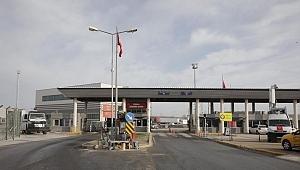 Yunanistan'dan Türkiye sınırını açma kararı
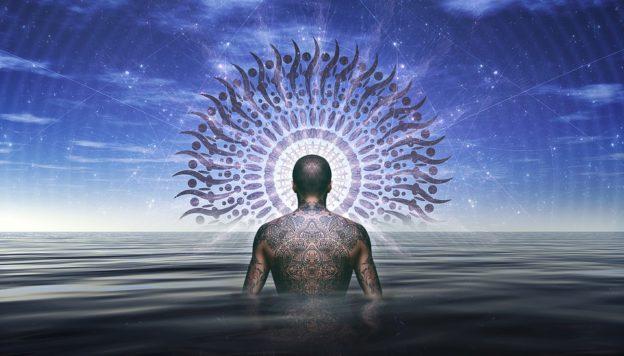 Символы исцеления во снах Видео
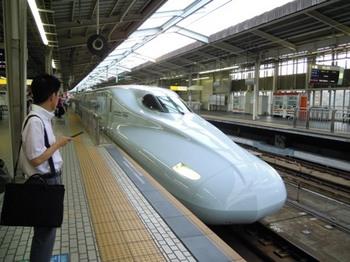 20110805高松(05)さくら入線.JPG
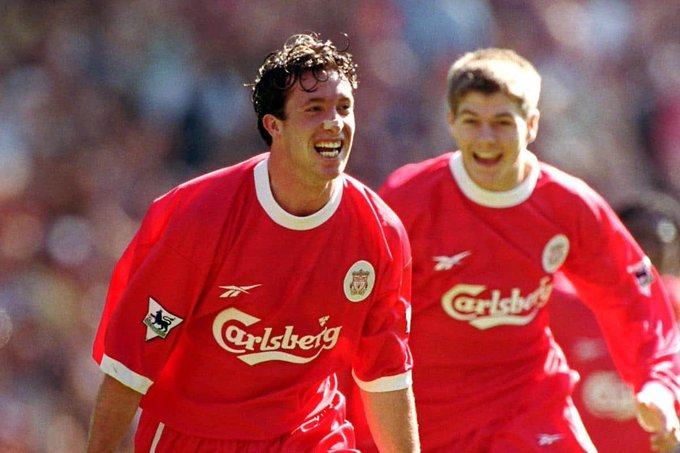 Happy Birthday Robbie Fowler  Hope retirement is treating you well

--

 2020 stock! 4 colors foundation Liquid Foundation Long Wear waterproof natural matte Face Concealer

EXERCISE PROMPT: Going by the entries above, repeat exactly the lines that start at the line with "Yunanistan'dan Türkiye sınırını açma kararı" and go on through the line with "Happy Birthday Robbie". Pictures are not part of the copy.

REPLY:
 Yunanistan'dan Türkiye sınırını açma kararı
 Символы исцеления во снах Видео
 20110805高松(05)さくら入線.JPG
 Happy Birthday Robbie Fowler  Hope retirement is treating you well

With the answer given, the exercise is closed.